__REQUISITOS__.
A. Copie do texto sobre a indicação ao STF o trecho que vai de "O ator fulano" até "atriz da campanha.", incluindo essas palavras.
B. Traduza para o inglês esta frase do texto sobre a indicação ao STF: "O Brasil é hoje um país dividido e que se recusa a descer do palanque eleitoral."
== TEXTO FORNECIDO
Por Abdon C. Marinho*.
AMIGOS próximos dizem aguardar minha opinião sobre a politica local diante da indicação do senhor Flávio Dino – até, então, um dos líderes incontestes da política maranhense –, para a vaga aberta no Supremo Tribunal Federal — STF com a aposentadoria da ministra Rosa Weber.
Essa não é uma análise fácil e dificilmente ter-se-á uma resposta “preto no branco” para tal indagação.
Se amigo leitor espera uma resposta definitiva ou mesmo uma “fumacinha” já pode ir tirando o cavalinho da chuva.
Acho que uma das primeiras análises a fazermos é sobre a situação do país.
O Brasil é hoje um país dividido e que se recusa a descer do palanque eleitoral.
A população ou pelo menos uma grande parte dela tornou-se obcecada pelo debate politico – que nada tenho contra, registre-se –, aproximando-se, muito da irracionalidade.
Vou dar um exemplo tolo, você abre uma matéria qualquer sobre um assunto qualquer, por assim dizer, trivial e basta olhar os comentários que lá você encontra, dos dois lados, referências ao Lula, ao Bolsonaro.
Debate sobre o seca no nordeste ou a enchente no sul, aparecem uma infinidade de “comentaristas” dizendo que a culpa é de um ou do outro político.
Até nos famosos “grupos da família” você encontra esse tipo de debate ou de “envenenamento” político.
Pior do que isso só mesmo a “cultura” do cancelamento.
O ator fulano de tal aparece no comercial da marca tal, muito boa por sinal. Ah, mas na campanha eleitoral ele disse que o meu candidato era isso ou aquilo, boicote total, ninguém compra mais da marca até que tirem o ator ou a atriz da campanha.
Por essas e por tantas outras tolices percebe-se que o Brasil tornou-se um país “doente”, envenenado pela política.
A esse contexto ou, principalmente, devido a ele, devemos acrescentar que o nosso conterrâneo honrado com a indicação, tornou-se uma pessoa controversa – e aqui não se faz qualquer juízo de valor quanto aos posicionamentos que o tornou “controvertido” –, a ponto de, pela primeira vez na história da República, a oposição fazer uma campanha pública, inclusive com manifestações de rua em todas as capitais e/ou grandes centros urbanos contra uma indicação para o STF, e a pressionar por todos os meios, legítimos ou não, para que o Senado não aprove o seu nome.
====
== INFORMAÇÕES FORNECIDAS
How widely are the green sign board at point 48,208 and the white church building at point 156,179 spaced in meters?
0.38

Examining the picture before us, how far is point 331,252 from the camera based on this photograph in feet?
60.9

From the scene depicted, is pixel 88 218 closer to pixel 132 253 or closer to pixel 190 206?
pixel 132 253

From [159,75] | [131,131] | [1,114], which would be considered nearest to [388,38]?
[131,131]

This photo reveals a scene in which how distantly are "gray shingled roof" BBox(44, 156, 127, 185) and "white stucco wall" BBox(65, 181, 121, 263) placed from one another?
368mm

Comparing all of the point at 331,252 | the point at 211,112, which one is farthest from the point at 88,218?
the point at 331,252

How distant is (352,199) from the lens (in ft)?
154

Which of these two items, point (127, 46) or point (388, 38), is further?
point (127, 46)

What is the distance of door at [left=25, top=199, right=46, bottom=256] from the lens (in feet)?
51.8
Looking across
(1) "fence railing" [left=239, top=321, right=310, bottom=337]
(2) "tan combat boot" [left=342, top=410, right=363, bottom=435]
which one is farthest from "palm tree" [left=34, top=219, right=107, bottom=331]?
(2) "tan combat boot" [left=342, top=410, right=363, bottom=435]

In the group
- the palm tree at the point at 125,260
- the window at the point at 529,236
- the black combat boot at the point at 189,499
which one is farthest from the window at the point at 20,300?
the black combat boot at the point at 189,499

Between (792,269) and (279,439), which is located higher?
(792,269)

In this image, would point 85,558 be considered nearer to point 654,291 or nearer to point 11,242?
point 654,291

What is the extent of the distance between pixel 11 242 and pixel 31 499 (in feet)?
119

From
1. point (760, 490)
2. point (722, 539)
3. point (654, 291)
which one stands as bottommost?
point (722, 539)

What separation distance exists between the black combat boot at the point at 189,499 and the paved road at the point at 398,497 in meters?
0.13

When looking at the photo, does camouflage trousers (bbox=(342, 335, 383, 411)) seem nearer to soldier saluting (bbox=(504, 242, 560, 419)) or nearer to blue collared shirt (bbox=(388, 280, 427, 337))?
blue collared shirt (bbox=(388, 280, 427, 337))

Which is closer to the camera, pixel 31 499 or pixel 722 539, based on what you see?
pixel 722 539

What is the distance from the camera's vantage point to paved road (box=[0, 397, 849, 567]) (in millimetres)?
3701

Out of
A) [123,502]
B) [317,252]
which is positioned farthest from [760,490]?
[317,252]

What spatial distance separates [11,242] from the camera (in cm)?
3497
====
__SOLUÇÕES POR TAREFA__.
A.
O ator fulano de tal aparece no comercial da marca tal, muito boa por sinal. Ah, mas na campanha eleitoral ele disse que o meu candidato era isso ou aquilo, boicote total, ninguém compra mais da marca até que tirem o ator ou a atriz da campanha.

B. Brazil today is a divided country that refuses to step down from the campaign stage.